[Start of Records to process]

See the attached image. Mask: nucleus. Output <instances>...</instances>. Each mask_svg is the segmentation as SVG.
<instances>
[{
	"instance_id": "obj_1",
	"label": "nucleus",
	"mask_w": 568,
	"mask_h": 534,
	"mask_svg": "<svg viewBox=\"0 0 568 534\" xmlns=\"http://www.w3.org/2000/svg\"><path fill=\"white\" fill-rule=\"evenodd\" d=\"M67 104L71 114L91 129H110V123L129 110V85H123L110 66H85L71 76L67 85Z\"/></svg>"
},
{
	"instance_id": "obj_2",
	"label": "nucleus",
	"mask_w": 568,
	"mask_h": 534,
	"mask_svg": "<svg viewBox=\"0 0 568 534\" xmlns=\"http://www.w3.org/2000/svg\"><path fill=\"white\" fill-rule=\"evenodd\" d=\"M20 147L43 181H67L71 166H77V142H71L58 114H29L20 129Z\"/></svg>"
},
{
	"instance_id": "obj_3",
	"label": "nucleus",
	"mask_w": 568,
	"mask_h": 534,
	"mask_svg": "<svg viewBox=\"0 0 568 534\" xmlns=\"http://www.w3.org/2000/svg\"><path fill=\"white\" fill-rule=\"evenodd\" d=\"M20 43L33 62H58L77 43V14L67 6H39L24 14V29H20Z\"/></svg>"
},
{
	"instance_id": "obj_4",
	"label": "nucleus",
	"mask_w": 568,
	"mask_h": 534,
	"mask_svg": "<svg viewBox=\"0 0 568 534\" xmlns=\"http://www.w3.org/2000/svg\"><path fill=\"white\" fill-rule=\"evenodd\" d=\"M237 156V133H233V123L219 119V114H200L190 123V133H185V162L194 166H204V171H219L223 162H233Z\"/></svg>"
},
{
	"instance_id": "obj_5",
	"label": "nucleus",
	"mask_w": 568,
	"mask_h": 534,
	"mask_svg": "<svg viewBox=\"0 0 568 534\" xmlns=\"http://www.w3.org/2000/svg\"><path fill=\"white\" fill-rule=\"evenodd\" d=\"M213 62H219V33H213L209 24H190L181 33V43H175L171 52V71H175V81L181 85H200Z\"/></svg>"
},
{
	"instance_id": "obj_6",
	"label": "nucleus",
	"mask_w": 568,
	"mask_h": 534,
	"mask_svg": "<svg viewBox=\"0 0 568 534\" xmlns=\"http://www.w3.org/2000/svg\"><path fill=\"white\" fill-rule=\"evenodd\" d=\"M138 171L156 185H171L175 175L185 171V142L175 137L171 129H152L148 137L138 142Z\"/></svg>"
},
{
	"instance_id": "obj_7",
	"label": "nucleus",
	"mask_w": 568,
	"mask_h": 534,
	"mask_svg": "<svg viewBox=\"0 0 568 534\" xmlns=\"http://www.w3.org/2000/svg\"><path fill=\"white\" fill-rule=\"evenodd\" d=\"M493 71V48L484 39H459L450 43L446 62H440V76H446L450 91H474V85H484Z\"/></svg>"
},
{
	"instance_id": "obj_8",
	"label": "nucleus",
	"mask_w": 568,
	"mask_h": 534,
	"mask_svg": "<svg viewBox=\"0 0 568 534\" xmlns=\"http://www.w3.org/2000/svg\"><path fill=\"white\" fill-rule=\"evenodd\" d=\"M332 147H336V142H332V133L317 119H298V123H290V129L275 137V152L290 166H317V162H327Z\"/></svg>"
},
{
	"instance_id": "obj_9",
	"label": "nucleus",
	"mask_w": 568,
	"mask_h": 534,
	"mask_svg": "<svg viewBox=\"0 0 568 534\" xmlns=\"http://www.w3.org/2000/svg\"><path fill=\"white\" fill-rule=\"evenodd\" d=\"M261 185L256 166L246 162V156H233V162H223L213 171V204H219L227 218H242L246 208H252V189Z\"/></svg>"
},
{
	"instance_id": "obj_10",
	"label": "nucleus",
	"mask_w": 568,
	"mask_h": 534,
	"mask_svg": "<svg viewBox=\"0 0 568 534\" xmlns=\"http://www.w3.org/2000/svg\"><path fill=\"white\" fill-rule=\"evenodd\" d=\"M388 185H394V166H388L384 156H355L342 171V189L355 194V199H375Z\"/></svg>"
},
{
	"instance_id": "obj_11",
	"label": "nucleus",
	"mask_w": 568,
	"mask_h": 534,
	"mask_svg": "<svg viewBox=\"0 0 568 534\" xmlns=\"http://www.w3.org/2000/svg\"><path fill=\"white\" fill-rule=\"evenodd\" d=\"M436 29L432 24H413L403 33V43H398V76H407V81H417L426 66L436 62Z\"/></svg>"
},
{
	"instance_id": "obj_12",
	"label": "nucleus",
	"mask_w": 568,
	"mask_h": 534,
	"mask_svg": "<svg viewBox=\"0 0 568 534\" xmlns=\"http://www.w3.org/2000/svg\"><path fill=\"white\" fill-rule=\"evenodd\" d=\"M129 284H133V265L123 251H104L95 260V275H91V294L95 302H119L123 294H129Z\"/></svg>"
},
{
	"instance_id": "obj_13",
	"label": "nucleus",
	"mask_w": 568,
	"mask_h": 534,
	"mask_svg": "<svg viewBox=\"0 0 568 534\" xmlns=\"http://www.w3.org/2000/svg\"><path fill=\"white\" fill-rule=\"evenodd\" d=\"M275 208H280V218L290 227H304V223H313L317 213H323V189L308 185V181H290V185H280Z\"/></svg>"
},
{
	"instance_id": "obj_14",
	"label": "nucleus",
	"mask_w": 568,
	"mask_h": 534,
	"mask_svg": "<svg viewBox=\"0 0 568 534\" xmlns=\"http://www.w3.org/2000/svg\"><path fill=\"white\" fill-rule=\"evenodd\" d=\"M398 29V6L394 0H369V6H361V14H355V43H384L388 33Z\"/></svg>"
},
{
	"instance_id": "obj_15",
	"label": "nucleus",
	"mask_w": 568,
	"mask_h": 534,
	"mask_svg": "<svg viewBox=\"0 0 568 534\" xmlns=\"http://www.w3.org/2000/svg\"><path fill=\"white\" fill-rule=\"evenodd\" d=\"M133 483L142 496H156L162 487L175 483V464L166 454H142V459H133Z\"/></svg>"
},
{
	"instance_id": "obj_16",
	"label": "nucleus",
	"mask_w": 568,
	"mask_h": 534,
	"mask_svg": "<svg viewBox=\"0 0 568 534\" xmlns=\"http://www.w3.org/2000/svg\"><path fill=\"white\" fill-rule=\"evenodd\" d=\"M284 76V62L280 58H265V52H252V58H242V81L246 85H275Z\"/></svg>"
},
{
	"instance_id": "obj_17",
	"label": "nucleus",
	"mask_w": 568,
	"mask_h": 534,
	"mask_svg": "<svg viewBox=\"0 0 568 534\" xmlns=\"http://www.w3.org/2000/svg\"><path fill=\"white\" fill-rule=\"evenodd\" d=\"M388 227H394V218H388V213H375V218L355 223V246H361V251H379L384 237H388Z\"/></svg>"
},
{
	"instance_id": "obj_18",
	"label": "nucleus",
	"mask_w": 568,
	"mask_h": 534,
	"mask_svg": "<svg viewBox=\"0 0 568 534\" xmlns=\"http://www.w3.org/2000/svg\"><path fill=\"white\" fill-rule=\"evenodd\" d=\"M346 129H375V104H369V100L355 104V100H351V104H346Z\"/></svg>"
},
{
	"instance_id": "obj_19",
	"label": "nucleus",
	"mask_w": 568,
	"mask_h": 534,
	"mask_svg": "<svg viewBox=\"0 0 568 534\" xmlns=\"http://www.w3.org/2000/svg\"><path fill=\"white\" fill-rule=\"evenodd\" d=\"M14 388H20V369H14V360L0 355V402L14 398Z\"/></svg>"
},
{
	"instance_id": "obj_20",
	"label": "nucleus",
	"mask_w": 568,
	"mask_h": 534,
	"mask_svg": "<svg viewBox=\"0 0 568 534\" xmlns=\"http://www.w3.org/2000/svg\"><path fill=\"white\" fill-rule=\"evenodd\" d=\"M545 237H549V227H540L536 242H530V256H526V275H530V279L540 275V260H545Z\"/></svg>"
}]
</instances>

[End of Records to process]

Pull out each of the lines above that contains the string "instances".

→ Exercise solution
See the attached image. Mask: nucleus. Output <instances>...</instances>. Each mask_svg is the segmentation as SVG.
<instances>
</instances>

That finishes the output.